Я бросаю сумки в холле, тщательно избегая брызг грязи, и направляюсь на кухню, по пути все время представляя себе Дару: Дара болтает по телефону, Дара с ногами забралась на подоконник, Дара с новыми цветными прядями в волосах. Глаза Дары, прозрачные, словно вода в бассейне, и ее нос – курносая кнопка (за такой многие дорого заплатили бы), Дара ждет меня, готовая простить.
Но на кухне я застаю маму в одиночестве. Что ж. Либо Дары нет дома, либо она не посчитала нужным удостоить меня своим присутствием.
– Ник. – Мама кажется удивленной при виде меня, хотя, само собой, она слышала, как я вошла, и ждала моего приезда все утро.
– Ты слишком худенькая, – произносит она, обнимая меня. А затем: – Я очень разочаровалась в тебе.
– Да уж… – Я сажусь за стол, заваленный старыми газетами. На нем две полупустые кружки, кофе в которых уже подернулся молочно-белой пленкой, и тарелка с недоеденным сэндвичем. – Папа сказал.
– Серьезно, Ник. Купаться голышом? – Мама пытается провести неодобрительную родительскую беседу, но она далеко не так убедительна, как отец. Она – словно актриса, которой уже наскучила своя роль.
– У нас всех и так уже достаточно проблем. Я не хочу волноваться еще и о тебе.
А вот и она, мерцающая между нами, будто мираж: Дара в коротких шортах и на высоких каблуках, толстый слой туши для ресниц немного осыпался на щеки. Дара смеется, она всегда смеется и просит нас не волноваться, с ней ничего не случится, она никогда не пьет, хоть от нее и пахнет вовсю ванильной водкой. Дара – наша красавица, Дара – всеобщая любимица, Дара – сложный ребенок, которого все обожают. Моя маленькая сестричка.

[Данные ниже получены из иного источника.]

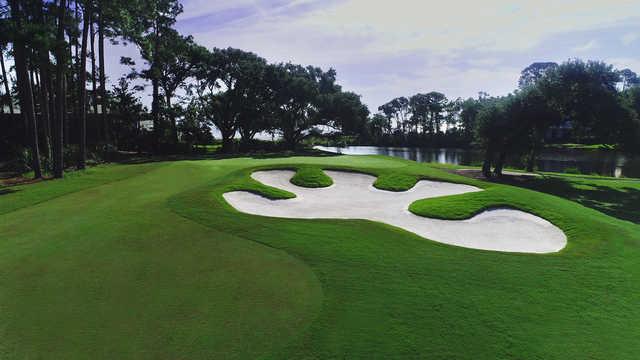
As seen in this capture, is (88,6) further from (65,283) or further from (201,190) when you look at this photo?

– Вот и не нужно, – говорю я резко.
Мама вздыхает и садится напротив меня. После аварии она стала выглядеть лет на сто. Ее кожа бледная и сухая, под глазами синяки и мешки. Корни волос не прокрашены. На секунду мне в голову приходит ужасная, жестокая мысль:
«Неудивительно, что папа ушел».
Но я знаю, что это нечестно. Он ушел еще до того, как началось все это дерьмо. Я миллион раз пыталась понять его, но так и не смогла. Нет, после – понятно. Когда Даре поставили металлические спицы в коленные чашечки и она поклялась, что больше никогда не заговорит со мной. Когда мама стала молчать неделями и принимать снотворное каждый вечер, а потом просыпаться слишком слабой, чтобы идти на работу, а больничные счета все сыпались и сыпались на нас, словно осенние листья после урагана.

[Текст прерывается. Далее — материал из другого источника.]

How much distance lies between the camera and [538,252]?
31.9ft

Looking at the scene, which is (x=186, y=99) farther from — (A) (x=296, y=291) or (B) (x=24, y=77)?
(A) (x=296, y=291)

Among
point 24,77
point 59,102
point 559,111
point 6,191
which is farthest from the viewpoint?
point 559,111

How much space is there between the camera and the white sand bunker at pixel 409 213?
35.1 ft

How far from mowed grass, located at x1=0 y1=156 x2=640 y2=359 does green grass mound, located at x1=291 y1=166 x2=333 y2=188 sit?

Но чем мы не устраивали его до всего этого?
– Извини за беспорядок. – Мама жестом обводит обеденный стол, подоконник, заваленный почтой, и рабочую зону, где помимо почты лежат сумки из супермаркета, наполовину распакованные и забытые.
– Столько разных дел все время. С тех пор, как я снова начала работать…
– Все в порядке. – Ненавижу слушать, как мама извиняется. После аварии она только и делает, что извиняется. Когда я очнулась в больнице, она обнимала меня и укачивала, словно младенца, снова и снова повторяя одно и то же слово: «Прости». Как будто она могла что-то изменить. Когда она извиняется за то, в чем не виновата, мне становится еще хуже.
Это я вела ту машину.
Мама прочищает горло.
– Теперь, когда ты дома, чем ты думаешь заняться летом?
– Ты о чем?
Я тянусь через стол и откусываю кусочек ее тоста. Черствый. Я выплевываю его в скомканную салфетку, и мама даже не отчитывает меня за это.
– У меня еще остались неотработанные смены в «Палладиуме». Мне нужно только взять машину Дары и…
– Ни за что. Ты ни в коем случае не вернешься в «Палладиум», – мама внезапно превращается в себя прежнюю: в директора-одной-из-лучших-государственных-школ-округа-Шорлайн Каунти. В маму, которая пресекала драки между старшеклассниками и заставляла родителей, уклоняющихся от своих обязанностей, взяться за ум или хотя бы притвориться. – И водить ты тоже не будешь.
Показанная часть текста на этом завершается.